··· SOURCE DATA ···
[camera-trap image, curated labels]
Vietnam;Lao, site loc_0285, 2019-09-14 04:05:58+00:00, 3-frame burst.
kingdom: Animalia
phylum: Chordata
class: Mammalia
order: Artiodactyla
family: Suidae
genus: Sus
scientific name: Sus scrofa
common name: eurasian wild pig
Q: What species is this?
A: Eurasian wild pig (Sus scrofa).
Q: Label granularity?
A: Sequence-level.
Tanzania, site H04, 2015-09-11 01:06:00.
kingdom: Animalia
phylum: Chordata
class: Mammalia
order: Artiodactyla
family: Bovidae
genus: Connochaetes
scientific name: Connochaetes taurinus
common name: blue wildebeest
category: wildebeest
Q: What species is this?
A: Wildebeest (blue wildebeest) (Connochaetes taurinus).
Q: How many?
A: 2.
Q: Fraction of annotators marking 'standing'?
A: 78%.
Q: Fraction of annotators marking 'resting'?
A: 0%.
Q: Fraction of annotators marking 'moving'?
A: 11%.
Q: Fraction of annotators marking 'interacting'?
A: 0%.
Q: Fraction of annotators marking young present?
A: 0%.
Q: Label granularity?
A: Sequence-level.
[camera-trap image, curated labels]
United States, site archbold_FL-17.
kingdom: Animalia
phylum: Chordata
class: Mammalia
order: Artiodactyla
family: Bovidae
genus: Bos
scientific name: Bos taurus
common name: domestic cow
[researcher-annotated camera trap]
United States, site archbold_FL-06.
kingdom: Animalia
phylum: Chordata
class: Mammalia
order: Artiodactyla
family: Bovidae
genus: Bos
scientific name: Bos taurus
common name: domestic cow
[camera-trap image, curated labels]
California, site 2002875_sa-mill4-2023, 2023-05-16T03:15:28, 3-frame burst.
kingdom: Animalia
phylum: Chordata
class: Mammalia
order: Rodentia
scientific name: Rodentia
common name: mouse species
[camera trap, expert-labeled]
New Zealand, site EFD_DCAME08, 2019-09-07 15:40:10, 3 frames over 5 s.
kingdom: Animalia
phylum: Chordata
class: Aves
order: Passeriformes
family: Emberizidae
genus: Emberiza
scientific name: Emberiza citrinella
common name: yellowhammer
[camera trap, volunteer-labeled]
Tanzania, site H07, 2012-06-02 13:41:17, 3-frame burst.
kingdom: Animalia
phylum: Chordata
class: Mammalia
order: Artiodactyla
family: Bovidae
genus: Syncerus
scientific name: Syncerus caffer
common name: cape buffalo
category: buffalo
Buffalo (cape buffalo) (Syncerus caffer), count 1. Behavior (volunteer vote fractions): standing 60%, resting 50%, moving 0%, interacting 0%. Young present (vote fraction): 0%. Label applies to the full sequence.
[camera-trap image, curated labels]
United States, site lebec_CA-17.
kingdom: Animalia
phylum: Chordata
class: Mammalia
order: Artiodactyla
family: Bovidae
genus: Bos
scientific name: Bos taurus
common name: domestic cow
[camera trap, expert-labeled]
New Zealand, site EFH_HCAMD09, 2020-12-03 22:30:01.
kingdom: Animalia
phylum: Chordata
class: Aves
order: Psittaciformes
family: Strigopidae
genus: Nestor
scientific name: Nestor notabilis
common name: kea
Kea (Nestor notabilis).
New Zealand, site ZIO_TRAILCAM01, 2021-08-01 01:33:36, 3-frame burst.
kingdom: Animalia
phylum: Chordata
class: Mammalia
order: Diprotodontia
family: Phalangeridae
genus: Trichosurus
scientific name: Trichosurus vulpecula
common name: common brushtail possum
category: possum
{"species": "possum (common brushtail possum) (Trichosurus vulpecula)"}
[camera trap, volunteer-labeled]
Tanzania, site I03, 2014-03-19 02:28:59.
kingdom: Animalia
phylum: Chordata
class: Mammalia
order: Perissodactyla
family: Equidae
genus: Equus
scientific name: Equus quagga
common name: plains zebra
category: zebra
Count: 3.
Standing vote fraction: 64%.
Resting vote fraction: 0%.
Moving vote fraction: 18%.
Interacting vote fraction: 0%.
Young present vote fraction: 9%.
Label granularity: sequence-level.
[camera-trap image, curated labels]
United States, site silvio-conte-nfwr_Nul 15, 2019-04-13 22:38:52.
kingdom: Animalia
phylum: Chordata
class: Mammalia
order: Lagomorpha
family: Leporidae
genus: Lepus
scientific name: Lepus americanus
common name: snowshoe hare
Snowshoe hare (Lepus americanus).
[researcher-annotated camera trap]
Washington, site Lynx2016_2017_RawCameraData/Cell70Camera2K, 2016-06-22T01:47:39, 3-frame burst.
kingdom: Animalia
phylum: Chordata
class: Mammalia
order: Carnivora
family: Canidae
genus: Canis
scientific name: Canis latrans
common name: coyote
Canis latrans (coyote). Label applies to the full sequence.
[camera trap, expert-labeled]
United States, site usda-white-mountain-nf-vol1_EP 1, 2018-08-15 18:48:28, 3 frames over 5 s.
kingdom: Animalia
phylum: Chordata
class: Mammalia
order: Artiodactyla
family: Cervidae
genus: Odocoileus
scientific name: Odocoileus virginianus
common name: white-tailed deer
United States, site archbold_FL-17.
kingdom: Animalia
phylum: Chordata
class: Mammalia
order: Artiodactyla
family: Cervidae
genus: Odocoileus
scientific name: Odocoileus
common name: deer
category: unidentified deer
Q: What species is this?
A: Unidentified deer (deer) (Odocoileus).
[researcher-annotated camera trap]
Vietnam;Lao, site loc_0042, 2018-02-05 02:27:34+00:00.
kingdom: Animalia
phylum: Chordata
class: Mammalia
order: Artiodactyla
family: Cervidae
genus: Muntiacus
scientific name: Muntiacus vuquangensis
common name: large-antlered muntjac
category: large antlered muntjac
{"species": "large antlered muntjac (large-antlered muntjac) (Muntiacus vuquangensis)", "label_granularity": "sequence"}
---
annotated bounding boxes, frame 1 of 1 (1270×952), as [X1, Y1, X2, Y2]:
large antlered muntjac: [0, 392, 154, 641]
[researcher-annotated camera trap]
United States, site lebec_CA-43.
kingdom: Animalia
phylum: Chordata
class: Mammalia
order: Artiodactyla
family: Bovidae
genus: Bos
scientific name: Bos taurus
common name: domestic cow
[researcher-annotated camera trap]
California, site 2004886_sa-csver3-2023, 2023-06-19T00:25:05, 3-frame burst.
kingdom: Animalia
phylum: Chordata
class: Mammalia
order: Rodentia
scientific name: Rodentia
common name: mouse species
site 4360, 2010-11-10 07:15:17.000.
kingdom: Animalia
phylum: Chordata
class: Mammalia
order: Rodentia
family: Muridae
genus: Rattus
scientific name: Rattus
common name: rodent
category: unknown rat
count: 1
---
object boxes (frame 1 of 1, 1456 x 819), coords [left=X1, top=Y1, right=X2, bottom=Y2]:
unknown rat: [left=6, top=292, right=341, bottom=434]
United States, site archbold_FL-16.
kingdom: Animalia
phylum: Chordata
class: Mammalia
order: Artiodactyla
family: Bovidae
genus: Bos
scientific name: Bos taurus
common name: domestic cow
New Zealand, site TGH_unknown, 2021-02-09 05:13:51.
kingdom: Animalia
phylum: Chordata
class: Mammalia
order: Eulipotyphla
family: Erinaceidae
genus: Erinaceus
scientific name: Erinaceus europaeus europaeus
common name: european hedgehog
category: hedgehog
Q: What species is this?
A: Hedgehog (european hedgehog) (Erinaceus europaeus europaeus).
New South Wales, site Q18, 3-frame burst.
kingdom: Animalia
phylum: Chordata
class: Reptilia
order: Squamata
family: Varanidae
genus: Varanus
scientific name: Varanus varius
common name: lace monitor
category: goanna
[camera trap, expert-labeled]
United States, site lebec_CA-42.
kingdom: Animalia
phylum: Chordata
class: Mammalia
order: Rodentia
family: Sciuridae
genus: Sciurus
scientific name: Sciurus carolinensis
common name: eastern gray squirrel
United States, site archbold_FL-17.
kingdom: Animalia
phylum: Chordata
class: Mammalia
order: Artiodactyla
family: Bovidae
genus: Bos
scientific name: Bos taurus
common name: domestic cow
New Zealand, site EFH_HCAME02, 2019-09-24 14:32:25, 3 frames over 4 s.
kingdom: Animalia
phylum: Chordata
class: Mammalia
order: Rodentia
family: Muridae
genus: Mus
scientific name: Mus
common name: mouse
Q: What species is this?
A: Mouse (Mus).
···
**TASK DETAILS**
Look through the data above and report every line in which "white" appears.

**EXERCISE ANSWER**
United States, site usda-white-mountain-nf-vol1_EP 1, 2018-08-15 18:48:28, 3 frames over 5 s.
common name: white-tailed deer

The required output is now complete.